Tuesday, September 25, 2012

Speed Limits . . . . (#8 of 11)


I have run smack dab, headlong into a major obstacle to my downsizing/moving project.

I ran into fibromyalgia, which I sometimes forget that I have.
I usually control the fibro by limiting my activity, eating right, and resting frequently. On “good days,” I feel fine. But one of the symptoms of fibro is forgetfulness, made worse by my age-related memory loss. This combination – feeling fine and having a poor memory – sometimes makes me forget that I have fibromyalgia.

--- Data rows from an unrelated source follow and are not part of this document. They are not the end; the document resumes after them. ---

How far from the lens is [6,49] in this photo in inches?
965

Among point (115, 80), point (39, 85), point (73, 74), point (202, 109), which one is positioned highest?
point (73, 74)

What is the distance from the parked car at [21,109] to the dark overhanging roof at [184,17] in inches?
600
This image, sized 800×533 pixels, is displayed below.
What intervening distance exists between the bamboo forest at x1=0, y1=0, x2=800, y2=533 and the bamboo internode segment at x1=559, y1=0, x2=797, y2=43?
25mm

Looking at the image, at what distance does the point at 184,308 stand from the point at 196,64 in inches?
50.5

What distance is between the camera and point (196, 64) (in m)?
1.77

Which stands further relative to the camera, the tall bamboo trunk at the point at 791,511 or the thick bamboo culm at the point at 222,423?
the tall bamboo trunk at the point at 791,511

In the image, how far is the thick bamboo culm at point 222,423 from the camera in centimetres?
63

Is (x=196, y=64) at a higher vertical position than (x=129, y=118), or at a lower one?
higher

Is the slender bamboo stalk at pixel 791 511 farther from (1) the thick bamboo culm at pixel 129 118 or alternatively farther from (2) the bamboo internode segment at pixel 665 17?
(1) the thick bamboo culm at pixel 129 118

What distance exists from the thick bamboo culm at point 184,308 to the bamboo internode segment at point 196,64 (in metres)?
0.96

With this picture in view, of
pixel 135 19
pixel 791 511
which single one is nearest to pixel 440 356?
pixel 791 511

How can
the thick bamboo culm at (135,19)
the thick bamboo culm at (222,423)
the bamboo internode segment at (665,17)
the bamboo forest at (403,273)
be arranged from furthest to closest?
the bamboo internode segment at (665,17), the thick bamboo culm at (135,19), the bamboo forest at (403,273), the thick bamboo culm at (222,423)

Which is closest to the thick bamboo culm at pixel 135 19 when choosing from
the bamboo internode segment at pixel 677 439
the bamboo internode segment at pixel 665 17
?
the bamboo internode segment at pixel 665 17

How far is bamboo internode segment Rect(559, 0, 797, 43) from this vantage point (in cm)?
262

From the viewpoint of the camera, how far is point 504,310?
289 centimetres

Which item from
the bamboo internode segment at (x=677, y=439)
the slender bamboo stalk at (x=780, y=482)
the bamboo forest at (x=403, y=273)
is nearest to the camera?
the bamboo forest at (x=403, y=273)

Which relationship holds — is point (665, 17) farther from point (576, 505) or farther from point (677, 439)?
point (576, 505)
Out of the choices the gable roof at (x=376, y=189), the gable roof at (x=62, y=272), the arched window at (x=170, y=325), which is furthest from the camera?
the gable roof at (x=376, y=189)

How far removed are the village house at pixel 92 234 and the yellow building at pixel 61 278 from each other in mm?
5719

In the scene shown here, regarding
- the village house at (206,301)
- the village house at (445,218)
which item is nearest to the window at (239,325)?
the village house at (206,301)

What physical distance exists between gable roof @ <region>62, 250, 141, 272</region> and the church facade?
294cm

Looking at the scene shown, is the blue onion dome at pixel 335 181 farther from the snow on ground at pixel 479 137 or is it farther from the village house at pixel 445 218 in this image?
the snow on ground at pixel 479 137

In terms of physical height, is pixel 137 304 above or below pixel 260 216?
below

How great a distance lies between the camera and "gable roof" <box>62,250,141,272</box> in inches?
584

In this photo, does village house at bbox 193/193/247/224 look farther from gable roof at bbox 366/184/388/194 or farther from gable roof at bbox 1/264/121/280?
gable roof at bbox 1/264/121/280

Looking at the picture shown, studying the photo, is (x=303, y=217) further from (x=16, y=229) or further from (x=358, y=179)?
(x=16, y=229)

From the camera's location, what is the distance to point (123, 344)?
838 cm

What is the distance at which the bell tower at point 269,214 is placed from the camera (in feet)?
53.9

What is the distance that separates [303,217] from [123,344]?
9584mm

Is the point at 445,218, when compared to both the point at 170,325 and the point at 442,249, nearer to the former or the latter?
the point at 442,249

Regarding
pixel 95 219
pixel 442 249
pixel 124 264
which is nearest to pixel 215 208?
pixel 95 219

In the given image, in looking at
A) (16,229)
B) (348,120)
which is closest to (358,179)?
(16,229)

For example, last month a colleague invited me to a job interview with her boss. Forgetting that I’m planning to retire, I said, “Sure!”, jumped into my car and drove forty miles down unfamiliar roads in the near 100 degree Florida heat, forgetting to bring a bottle of drinking water. My friend and I trudged through miles of hospital corridors to the interview, which lasted a long while. Afterward, heading back to the parking lot, I became painfully aware that I had forgotten to bring the cane that I keep in my car.

I had been hired! Spirits high, I did a little shopping on my way home.

Back in the villa at last, exhausted and aching, I collapsed and slept until my husband served dinner, and then I collapsed again.

I spent most of the next few days horizontal, more tired, weak, and internally disrupted than I had in months. I phoned my friend’s boss and explained that I could not accept the job because of the fibromyalgia which I had forgotten I have. 

That was by far not the first time I’d made myself ill. My enthusiasm for new projects and adventures springs eternal, and from time-to-time I over reach my limits, taking on something I used to be able to do very well B.F. (Before Fibro), and forgotten I can no longer do.

Now I am awash in refashioning my home, my professional career, and my lifestyle. At the start, in my enthusiasm, I planned to clear and pack a room a day. Now I’m finding that I am worn out by Noon. Pushing too hard makes me ill, and so, predictably, I’m in a fibro flare-up, wiped out, hurting all over.

The first principle of the art of decluttering, according to Leo Babauta, is: Set Limits. I need to continually remind myself to remember that I have fibromyalgia, and slow down, take my time, set limits to match reality, which is no more than a room a week, at best. 

The short list:
  1. Set limits.
  2. Be realistic.
When I find myself worrying about whether I’ll meet the schedule I’ve set for accomplishing this enormous task, I remind myself . . . I’ll do the best I can, and it will take as long as it takes. The only pressure is what I create for myself, and I must stop doing that. I really, really need to “take it slow.”

And with this realization, The Simple Life begins, as a mindset, an approach to living.